Selected text ▸
#31DaysIBPOC: Do Something Different

I knew someone years ago who told me that, during moments when something happened that was either unexpected or undesirable, her father would encourage her to “Do something different (DSD).” My sense is that those words were not always welcome, especially during particular moments of frustration, but what it did was to encourage her to stop, to gain some perspective, and to make a change.

Doing something different created #31DaysIBPOC and it also was a factor that influenced my participation as a judge for the Boston Globe Horn Book Awards.

Wait–How Many Books?!
I was honored when Roger Sutton selected me because, well, free books! Then, the books began arriving (from June ‘18-May ‘19), and I quickly understood why I needed to be careful what I asked for. Some days, I’d receive boxes of hundreds of books, combinations of picture books, nonfiction, young adult novels and everything in between. I explained to someone that we were essentially looking for a needle in a haystack. The criteria was simple: “excellence,” but as you might figure out, excellence can be a moving target, especially because we read books through the lenses of who we are. Roger knows about my work as a literacy organizer and he also knows I’m vocal about equity, so I’m certain he knew what kind of lenses I would bring as a judge.

I also adhere to the words of my dissertation advisor, Dr. Arlette Willis, who told me, “You never know if they’re going to invite you back.”

My Post-It that I kept on my desk at one point so I could keep track of diverse books

My lenses are particularly attuned to looking for books written by BIPOC authors and illustrators, and as I opened the boxes, I read through all of the books and kept tallies of the ones from writers and illustrators of color. At one point, there were at least 25-30 books featuring animals and fewer than 10 about BIPOC kids. That snapshot was fairly typical. I’d say out of the nearly 1300 books we read, a slim number of those were about BIPOC, and an even smaller number were #ownvoices. And while I always knew this was the case, to live through the process of unboxing book after book after book about white children who might have an incidental Black or Brown friend–if that, as often there was just whiteness– was demoralizing. It’s no wonder BIPOC authors and illustrators have such a hard time gaining any recognition: they’re simply outnumbered by volume. When so many books arrive in such a short time, with a tight deadline for reviewing and considering it for an award, unless a person is looking for who and what is missing, the absence can go unquestioned.

Selecting a Winner

The next challenge could come from whatever processes the committee uses to narrow the selections. I will say upfront that the chair of my committee, Monica Edinger, was a pro. She’s served on other awards committees, so she was able to offer guidance while moving us along and providing reminders that helped us to record our favorites, discuss our thoughts, and meet deadlines for winnowing the selections. I’ve said in several places that this experience was what it was for me because of the chair, and that’s another takeaway: the chair has incredible power to guide or derail a selection committee (and keep in mind I’ve been on one, and only one, of these committees) because if there’s no process that gives all the final choices an equitable discussion, (if any diverse books have made it to the final rounds in the first place), then all books don’t get the same consideration. I appreciated that all the books we’d put forward as individual favorites received equal time in deliberations.

Your assignment ▸ Continue the essay about serving as a judge for the Boston Globe Horn Book Awards, picking up after its last sentence.

Data below ▸
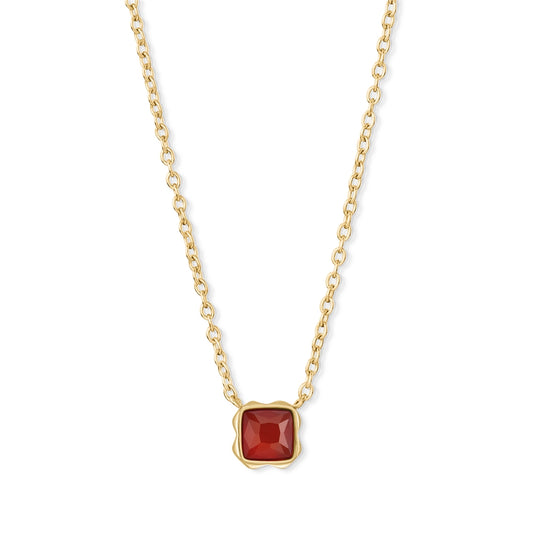 Coeur De Lion Gold Red Agate Necklace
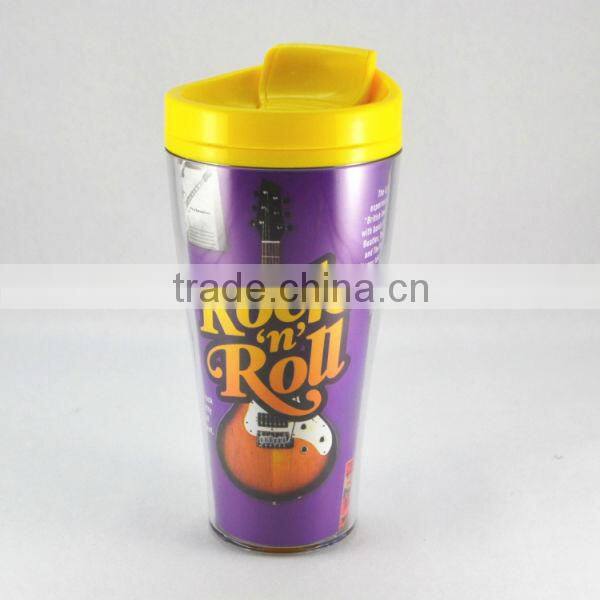 wholesale insulated plastic tumbler cup,plastic coffee mug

Task answer ▸
There were also moments when that same white woman chair called me out on my love of a book that, when we got down to it for example,  glorified poverty, another that had rhymes that didn’t quite work, and other points that I needed to have made to me because, as I said, I read through my own biased lenses, and I’m still learning, too! She also spoke up about whiteness and named issues that I’m not so confident other white folks would be able to name and own so readily. I was grateful that I had the opportunity to learn more and read more (my TBR list is going to last me the rest of the year). And, as compared to other situations I’ve been in where white women have been condescending and have felt they needed to wield white knowledge to “teach” me something, I always felt I was in high-caliber, thoughtful, respectful discussions that were grounded in a broad definition of excellence about a range of texts that were not derailed by white fragility, maybe for the first time in my life in the context of working with white colleagues.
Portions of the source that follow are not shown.